**GIVEN INFORMATION**
──────────────────────────────

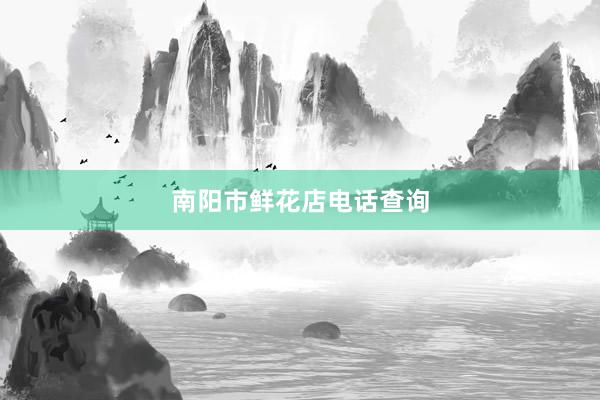 南阳市鲜花店电话查询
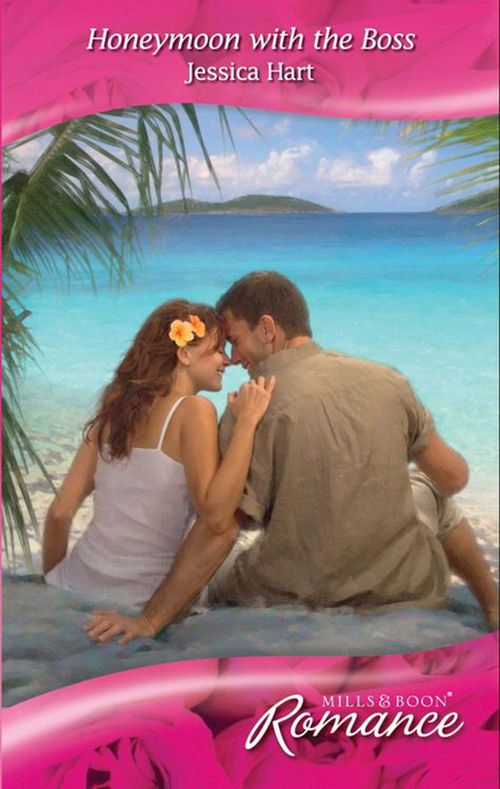 Honeymoon With The Boss (Escape Around the World, Book 4) (Mills & Boon Romance): First edition by Jessica Hart (9781408911716)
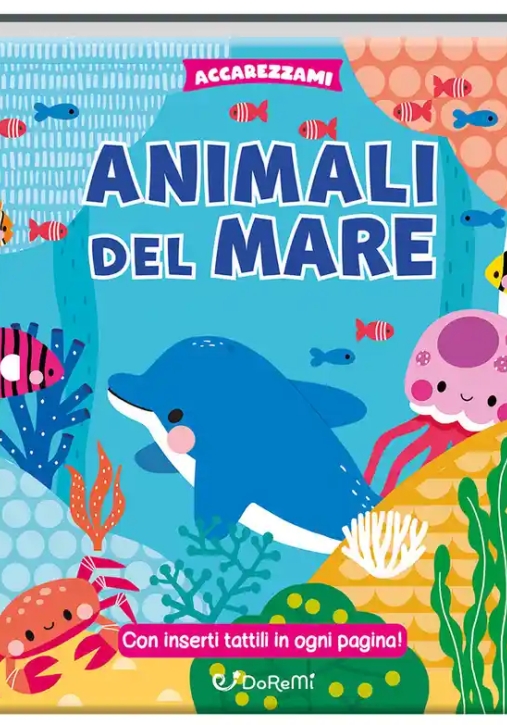 Immagine 0 di Accarezzami Animali Del Mare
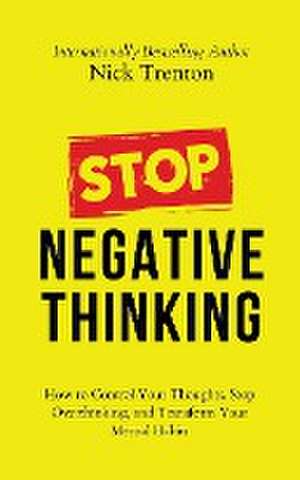 Stop Negative Thinking de Nick Trenton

──────────────────────────────

**WHAT YOU WILL DO**
Reproduce the data word for word; no pictures.

**REPLY**
 南阳市鲜花店电话查询
 Honeymoon With The Boss (Escape Around the World, Book 4) (Mills & Boon Romance): First edition by Jessica Hart (9781408911716)
 Immagine 0 di Accarezzami Animali Del Mare
 Stop Negative Thinking de Nick Trenton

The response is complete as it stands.